* _Problem details_:
Please answer these questions about the FMA vs ILP text:
1. What does the abbreviation FMA stand for?
2. Which constant indexes win_u and win_v to get the center concentration?
3. Which constant is zipped in to provide the weights for the diffusion gradient?

* _Text segment_:
┌──
FMA vs ILP

If you know about fused multiply-add (FMA) CPU instructions, you may have been thinking for a while now that our Gray-Scott computation is a good place to leverage them.

More specifically, if we look at an iteration of the update loop…

// Access the SIMD data corresponding to the center concentration
let u = win_u[STENCIL_OFFSET];
let v = win_v[STENCIL_OFFSET];

// Compute the diffusion gradient for U and V
let [full_u, full_v] = (win_u.rows().into_iter())
    .zip(win_v.rows())
    .zip(STENCIL_WEIGHTS)
    .flat_map(|((u_row, v_row), weights_row)| {
        (u_row.into_iter().copied())
            .zip(v_row.into_iter().copied())
            .zip(weights_row)
    })
└──
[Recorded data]
┌──
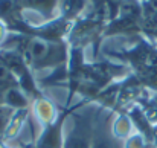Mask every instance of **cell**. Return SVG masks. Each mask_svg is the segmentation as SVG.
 Returning <instances> with one entry per match:
<instances>
[{"label":"cell","instance_id":"1","mask_svg":"<svg viewBox=\"0 0 157 148\" xmlns=\"http://www.w3.org/2000/svg\"><path fill=\"white\" fill-rule=\"evenodd\" d=\"M93 131L95 125L90 113L73 115V127L63 141V148H92Z\"/></svg>","mask_w":157,"mask_h":148},{"label":"cell","instance_id":"2","mask_svg":"<svg viewBox=\"0 0 157 148\" xmlns=\"http://www.w3.org/2000/svg\"><path fill=\"white\" fill-rule=\"evenodd\" d=\"M92 148H124V141L117 139L110 125V115L101 118L93 131Z\"/></svg>","mask_w":157,"mask_h":148},{"label":"cell","instance_id":"3","mask_svg":"<svg viewBox=\"0 0 157 148\" xmlns=\"http://www.w3.org/2000/svg\"><path fill=\"white\" fill-rule=\"evenodd\" d=\"M34 111H35L37 119L41 124H44L46 127L55 122V108H53V104L51 101H48V99H37Z\"/></svg>","mask_w":157,"mask_h":148},{"label":"cell","instance_id":"4","mask_svg":"<svg viewBox=\"0 0 157 148\" xmlns=\"http://www.w3.org/2000/svg\"><path fill=\"white\" fill-rule=\"evenodd\" d=\"M3 101L8 107H11L14 110H21V108H26V105H28L26 96L18 89H14V87L6 90V93L3 95Z\"/></svg>","mask_w":157,"mask_h":148},{"label":"cell","instance_id":"5","mask_svg":"<svg viewBox=\"0 0 157 148\" xmlns=\"http://www.w3.org/2000/svg\"><path fill=\"white\" fill-rule=\"evenodd\" d=\"M130 130H131V121H130L128 116H124V115H121V116L114 121V124H113V127H111L113 134H114L117 139H121V141H124L125 138H128Z\"/></svg>","mask_w":157,"mask_h":148},{"label":"cell","instance_id":"6","mask_svg":"<svg viewBox=\"0 0 157 148\" xmlns=\"http://www.w3.org/2000/svg\"><path fill=\"white\" fill-rule=\"evenodd\" d=\"M84 6V0H63V14L66 18L75 17Z\"/></svg>","mask_w":157,"mask_h":148},{"label":"cell","instance_id":"7","mask_svg":"<svg viewBox=\"0 0 157 148\" xmlns=\"http://www.w3.org/2000/svg\"><path fill=\"white\" fill-rule=\"evenodd\" d=\"M25 3L31 8L38 9L40 12L51 14L55 8V5H56V0H25Z\"/></svg>","mask_w":157,"mask_h":148},{"label":"cell","instance_id":"8","mask_svg":"<svg viewBox=\"0 0 157 148\" xmlns=\"http://www.w3.org/2000/svg\"><path fill=\"white\" fill-rule=\"evenodd\" d=\"M147 145L148 142L142 134H133L124 142V148H147Z\"/></svg>","mask_w":157,"mask_h":148},{"label":"cell","instance_id":"9","mask_svg":"<svg viewBox=\"0 0 157 148\" xmlns=\"http://www.w3.org/2000/svg\"><path fill=\"white\" fill-rule=\"evenodd\" d=\"M95 2H102V0H95Z\"/></svg>","mask_w":157,"mask_h":148}]
</instances>
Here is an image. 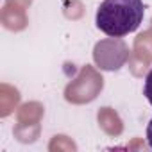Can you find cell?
<instances>
[{"label":"cell","mask_w":152,"mask_h":152,"mask_svg":"<svg viewBox=\"0 0 152 152\" xmlns=\"http://www.w3.org/2000/svg\"><path fill=\"white\" fill-rule=\"evenodd\" d=\"M97 120H99L100 129L107 136L115 138V136H120L122 131H124V122H122V118L118 116V113L113 107H102V109H99Z\"/></svg>","instance_id":"8992f818"},{"label":"cell","mask_w":152,"mask_h":152,"mask_svg":"<svg viewBox=\"0 0 152 152\" xmlns=\"http://www.w3.org/2000/svg\"><path fill=\"white\" fill-rule=\"evenodd\" d=\"M2 25L7 29V31H13V32H20L27 27L29 20H27V15H25V7L22 6H16V4H7L4 6L2 9Z\"/></svg>","instance_id":"5b68a950"},{"label":"cell","mask_w":152,"mask_h":152,"mask_svg":"<svg viewBox=\"0 0 152 152\" xmlns=\"http://www.w3.org/2000/svg\"><path fill=\"white\" fill-rule=\"evenodd\" d=\"M131 57V50L120 38L100 39L93 48V61L100 70L116 72L120 70Z\"/></svg>","instance_id":"3957f363"},{"label":"cell","mask_w":152,"mask_h":152,"mask_svg":"<svg viewBox=\"0 0 152 152\" xmlns=\"http://www.w3.org/2000/svg\"><path fill=\"white\" fill-rule=\"evenodd\" d=\"M15 136L20 141H23V143H32L39 136V125H22V124H16Z\"/></svg>","instance_id":"9c48e42d"},{"label":"cell","mask_w":152,"mask_h":152,"mask_svg":"<svg viewBox=\"0 0 152 152\" xmlns=\"http://www.w3.org/2000/svg\"><path fill=\"white\" fill-rule=\"evenodd\" d=\"M104 88V79L100 72L86 64L79 70L77 77L70 81L64 88V99L70 104H88L93 102Z\"/></svg>","instance_id":"7a4b0ae2"},{"label":"cell","mask_w":152,"mask_h":152,"mask_svg":"<svg viewBox=\"0 0 152 152\" xmlns=\"http://www.w3.org/2000/svg\"><path fill=\"white\" fill-rule=\"evenodd\" d=\"M43 118V106L39 102H27L20 106L16 113V120L22 125H39Z\"/></svg>","instance_id":"52a82bcc"},{"label":"cell","mask_w":152,"mask_h":152,"mask_svg":"<svg viewBox=\"0 0 152 152\" xmlns=\"http://www.w3.org/2000/svg\"><path fill=\"white\" fill-rule=\"evenodd\" d=\"M143 95L147 97V100H148V102H150V106H152V68H150V72L147 73V77H145Z\"/></svg>","instance_id":"8fae6325"},{"label":"cell","mask_w":152,"mask_h":152,"mask_svg":"<svg viewBox=\"0 0 152 152\" xmlns=\"http://www.w3.org/2000/svg\"><path fill=\"white\" fill-rule=\"evenodd\" d=\"M147 141H148V145L152 148V118H150V122L147 125Z\"/></svg>","instance_id":"4fadbf2b"},{"label":"cell","mask_w":152,"mask_h":152,"mask_svg":"<svg viewBox=\"0 0 152 152\" xmlns=\"http://www.w3.org/2000/svg\"><path fill=\"white\" fill-rule=\"evenodd\" d=\"M20 104V91L9 84L0 86V116H9Z\"/></svg>","instance_id":"ba28073f"},{"label":"cell","mask_w":152,"mask_h":152,"mask_svg":"<svg viewBox=\"0 0 152 152\" xmlns=\"http://www.w3.org/2000/svg\"><path fill=\"white\" fill-rule=\"evenodd\" d=\"M48 148H50L52 152H56V150H75L77 147H75V143H73L68 136L59 134V136H54V138H52Z\"/></svg>","instance_id":"30bf717a"},{"label":"cell","mask_w":152,"mask_h":152,"mask_svg":"<svg viewBox=\"0 0 152 152\" xmlns=\"http://www.w3.org/2000/svg\"><path fill=\"white\" fill-rule=\"evenodd\" d=\"M145 15L141 0H104L97 9V27L109 38H124L134 32Z\"/></svg>","instance_id":"6da1fadb"},{"label":"cell","mask_w":152,"mask_h":152,"mask_svg":"<svg viewBox=\"0 0 152 152\" xmlns=\"http://www.w3.org/2000/svg\"><path fill=\"white\" fill-rule=\"evenodd\" d=\"M152 63V27L134 38L132 54L129 57V68L134 75H141Z\"/></svg>","instance_id":"277c9868"},{"label":"cell","mask_w":152,"mask_h":152,"mask_svg":"<svg viewBox=\"0 0 152 152\" xmlns=\"http://www.w3.org/2000/svg\"><path fill=\"white\" fill-rule=\"evenodd\" d=\"M7 4H16V6H22V7H29L31 4H32V0H6Z\"/></svg>","instance_id":"7c38bea8"}]
</instances>
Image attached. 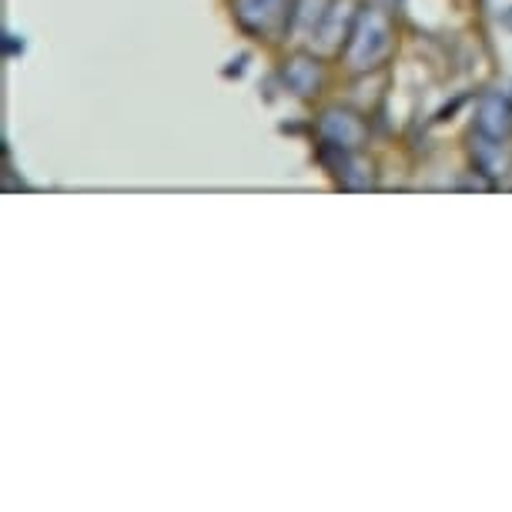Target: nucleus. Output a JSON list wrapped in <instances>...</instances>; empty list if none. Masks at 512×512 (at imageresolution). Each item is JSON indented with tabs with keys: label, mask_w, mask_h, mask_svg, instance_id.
Instances as JSON below:
<instances>
[{
	"label": "nucleus",
	"mask_w": 512,
	"mask_h": 512,
	"mask_svg": "<svg viewBox=\"0 0 512 512\" xmlns=\"http://www.w3.org/2000/svg\"><path fill=\"white\" fill-rule=\"evenodd\" d=\"M392 51V24L389 17L375 7H365L359 14V21L352 27V41H349V64L355 71L379 64L385 54Z\"/></svg>",
	"instance_id": "obj_1"
},
{
	"label": "nucleus",
	"mask_w": 512,
	"mask_h": 512,
	"mask_svg": "<svg viewBox=\"0 0 512 512\" xmlns=\"http://www.w3.org/2000/svg\"><path fill=\"white\" fill-rule=\"evenodd\" d=\"M318 131H322L328 148H335V151H355L365 141L362 118H359V114H352V111H342V108L325 111Z\"/></svg>",
	"instance_id": "obj_2"
},
{
	"label": "nucleus",
	"mask_w": 512,
	"mask_h": 512,
	"mask_svg": "<svg viewBox=\"0 0 512 512\" xmlns=\"http://www.w3.org/2000/svg\"><path fill=\"white\" fill-rule=\"evenodd\" d=\"M479 134H486L492 141H509L512 134V101L502 98V94H489L479 108V121H476Z\"/></svg>",
	"instance_id": "obj_3"
},
{
	"label": "nucleus",
	"mask_w": 512,
	"mask_h": 512,
	"mask_svg": "<svg viewBox=\"0 0 512 512\" xmlns=\"http://www.w3.org/2000/svg\"><path fill=\"white\" fill-rule=\"evenodd\" d=\"M285 84L295 94L308 98V94H315L318 88H322V67H318L315 57L298 54V57H292V61L285 64Z\"/></svg>",
	"instance_id": "obj_4"
},
{
	"label": "nucleus",
	"mask_w": 512,
	"mask_h": 512,
	"mask_svg": "<svg viewBox=\"0 0 512 512\" xmlns=\"http://www.w3.org/2000/svg\"><path fill=\"white\" fill-rule=\"evenodd\" d=\"M282 17V0H238V21L255 34H268Z\"/></svg>",
	"instance_id": "obj_5"
}]
</instances>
└──
* _Worked solution_:
1. Fused multiply-add
2. STENCIL_OFFSET
3. STENCIL_WEIGHTS